Data pulled from a collection:
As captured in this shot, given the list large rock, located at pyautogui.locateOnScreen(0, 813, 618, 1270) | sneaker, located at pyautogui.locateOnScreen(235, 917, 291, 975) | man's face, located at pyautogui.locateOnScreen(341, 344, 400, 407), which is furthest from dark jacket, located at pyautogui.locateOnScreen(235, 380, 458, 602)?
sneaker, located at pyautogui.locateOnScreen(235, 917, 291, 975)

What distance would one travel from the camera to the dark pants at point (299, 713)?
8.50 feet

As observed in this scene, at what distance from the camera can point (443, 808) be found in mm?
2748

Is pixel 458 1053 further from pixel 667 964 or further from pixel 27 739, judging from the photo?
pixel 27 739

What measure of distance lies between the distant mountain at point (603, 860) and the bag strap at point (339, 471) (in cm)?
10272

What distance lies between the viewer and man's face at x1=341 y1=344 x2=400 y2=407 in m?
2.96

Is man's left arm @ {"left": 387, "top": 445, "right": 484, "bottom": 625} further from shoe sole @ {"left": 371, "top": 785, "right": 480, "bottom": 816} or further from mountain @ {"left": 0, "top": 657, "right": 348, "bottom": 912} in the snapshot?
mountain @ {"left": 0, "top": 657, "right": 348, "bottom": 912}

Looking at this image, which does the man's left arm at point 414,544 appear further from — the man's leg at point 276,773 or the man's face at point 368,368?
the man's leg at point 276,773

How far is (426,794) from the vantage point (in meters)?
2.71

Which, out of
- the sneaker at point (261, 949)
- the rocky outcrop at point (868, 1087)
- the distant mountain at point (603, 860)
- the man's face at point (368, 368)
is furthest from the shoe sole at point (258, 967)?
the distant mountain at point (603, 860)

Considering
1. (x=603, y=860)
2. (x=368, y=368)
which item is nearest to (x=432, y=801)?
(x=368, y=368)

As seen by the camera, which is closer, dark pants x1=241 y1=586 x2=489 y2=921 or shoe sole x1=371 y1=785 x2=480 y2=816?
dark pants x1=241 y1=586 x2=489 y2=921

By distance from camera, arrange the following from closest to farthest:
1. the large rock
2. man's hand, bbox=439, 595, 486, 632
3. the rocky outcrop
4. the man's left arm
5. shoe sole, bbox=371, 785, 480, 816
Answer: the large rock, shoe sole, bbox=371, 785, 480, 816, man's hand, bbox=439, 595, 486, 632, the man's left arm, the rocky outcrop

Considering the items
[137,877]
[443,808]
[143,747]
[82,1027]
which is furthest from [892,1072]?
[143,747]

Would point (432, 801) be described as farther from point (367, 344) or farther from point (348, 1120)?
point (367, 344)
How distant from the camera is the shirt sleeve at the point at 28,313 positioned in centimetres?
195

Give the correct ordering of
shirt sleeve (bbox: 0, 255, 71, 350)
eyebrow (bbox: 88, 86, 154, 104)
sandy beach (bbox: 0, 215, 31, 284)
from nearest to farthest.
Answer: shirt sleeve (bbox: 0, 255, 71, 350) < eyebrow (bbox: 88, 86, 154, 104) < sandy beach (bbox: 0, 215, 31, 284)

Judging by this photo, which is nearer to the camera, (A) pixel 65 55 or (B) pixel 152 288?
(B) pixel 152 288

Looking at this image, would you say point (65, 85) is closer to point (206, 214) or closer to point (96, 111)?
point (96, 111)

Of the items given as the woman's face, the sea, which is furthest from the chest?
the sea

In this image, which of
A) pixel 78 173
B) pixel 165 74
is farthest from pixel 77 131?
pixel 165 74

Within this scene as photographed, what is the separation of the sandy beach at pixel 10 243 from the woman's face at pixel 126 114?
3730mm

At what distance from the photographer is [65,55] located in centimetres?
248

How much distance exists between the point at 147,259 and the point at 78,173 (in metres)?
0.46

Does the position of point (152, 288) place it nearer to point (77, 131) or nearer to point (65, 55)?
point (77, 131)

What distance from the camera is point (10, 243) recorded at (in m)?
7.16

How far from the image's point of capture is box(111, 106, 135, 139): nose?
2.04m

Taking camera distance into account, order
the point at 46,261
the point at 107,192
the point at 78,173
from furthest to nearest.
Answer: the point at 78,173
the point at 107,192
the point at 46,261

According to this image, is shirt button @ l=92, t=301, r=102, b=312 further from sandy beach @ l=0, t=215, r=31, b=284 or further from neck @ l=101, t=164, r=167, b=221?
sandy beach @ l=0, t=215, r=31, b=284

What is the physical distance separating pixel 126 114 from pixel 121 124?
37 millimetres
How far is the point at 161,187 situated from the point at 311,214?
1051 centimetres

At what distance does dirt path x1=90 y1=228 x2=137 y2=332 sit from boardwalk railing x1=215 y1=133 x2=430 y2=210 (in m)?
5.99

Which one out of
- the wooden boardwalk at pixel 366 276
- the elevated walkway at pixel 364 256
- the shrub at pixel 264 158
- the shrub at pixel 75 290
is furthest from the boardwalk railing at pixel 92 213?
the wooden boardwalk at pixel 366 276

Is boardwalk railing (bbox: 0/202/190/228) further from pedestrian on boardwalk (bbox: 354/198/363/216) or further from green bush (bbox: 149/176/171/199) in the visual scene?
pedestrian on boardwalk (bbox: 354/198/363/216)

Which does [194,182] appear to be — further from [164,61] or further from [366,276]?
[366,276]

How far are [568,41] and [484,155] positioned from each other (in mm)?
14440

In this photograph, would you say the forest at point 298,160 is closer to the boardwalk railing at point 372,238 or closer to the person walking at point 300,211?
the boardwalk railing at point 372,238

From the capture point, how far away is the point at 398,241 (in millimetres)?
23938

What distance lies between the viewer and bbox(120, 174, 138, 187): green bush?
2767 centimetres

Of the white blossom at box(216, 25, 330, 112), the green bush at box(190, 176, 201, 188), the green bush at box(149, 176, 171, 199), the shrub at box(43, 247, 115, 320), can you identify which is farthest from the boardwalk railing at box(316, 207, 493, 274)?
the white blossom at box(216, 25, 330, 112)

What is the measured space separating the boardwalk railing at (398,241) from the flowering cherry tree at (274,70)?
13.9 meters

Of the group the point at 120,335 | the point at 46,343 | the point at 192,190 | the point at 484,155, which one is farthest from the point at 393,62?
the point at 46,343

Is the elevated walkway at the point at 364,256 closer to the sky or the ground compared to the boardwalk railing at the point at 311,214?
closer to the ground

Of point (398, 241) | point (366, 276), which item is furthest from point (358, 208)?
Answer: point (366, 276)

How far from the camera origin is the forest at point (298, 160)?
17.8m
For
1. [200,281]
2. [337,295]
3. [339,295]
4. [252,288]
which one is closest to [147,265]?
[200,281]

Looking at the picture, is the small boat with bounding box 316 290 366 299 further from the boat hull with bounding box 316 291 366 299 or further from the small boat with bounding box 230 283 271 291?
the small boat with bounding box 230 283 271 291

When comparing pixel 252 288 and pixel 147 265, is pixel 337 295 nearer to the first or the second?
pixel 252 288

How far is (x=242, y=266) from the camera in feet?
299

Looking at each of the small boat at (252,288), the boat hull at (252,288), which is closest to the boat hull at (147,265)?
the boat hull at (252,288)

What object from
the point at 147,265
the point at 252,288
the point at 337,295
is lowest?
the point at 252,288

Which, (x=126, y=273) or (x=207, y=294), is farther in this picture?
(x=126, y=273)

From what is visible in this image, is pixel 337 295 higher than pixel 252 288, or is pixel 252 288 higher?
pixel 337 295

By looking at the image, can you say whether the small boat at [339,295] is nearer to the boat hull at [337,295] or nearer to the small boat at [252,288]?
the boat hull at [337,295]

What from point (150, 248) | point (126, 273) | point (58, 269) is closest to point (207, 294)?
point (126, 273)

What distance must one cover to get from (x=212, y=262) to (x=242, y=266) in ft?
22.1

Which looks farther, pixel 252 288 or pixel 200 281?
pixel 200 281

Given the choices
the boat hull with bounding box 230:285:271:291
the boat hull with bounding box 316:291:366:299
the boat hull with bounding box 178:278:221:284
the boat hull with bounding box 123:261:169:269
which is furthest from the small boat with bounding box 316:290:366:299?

Aim of the task |
Write out the lines from the one with "How far from the image's" up to and including the one with "1051 centimetres" as a numbered list, skipping any blank lines.

Answer for the task |
1. How far from the image's point of capture is box(111, 106, 135, 139): nose?
2. 2.04m
3. Taking camera distance into account, order
4. the point at 46,261
5. the point at 107,192
6. the point at 78,173
7. from furthest to nearest.
8. Answer: the point at 78,173
9. the point at 107,192
10. the point at 46,261
11. According to this image, is shirt button @ l=92, t=301, r=102, b=312 further from sandy beach @ l=0, t=215, r=31, b=284 or further from neck @ l=101, t=164, r=167, b=221?
12. sandy beach @ l=0, t=215, r=31, b=284
13. What is the physical distance separating pixel 126 114 from pixel 121 124?
14. 37 millimetres
15. How far is the point at 161,187 situated from the point at 311,214?
16. 1051 centimetres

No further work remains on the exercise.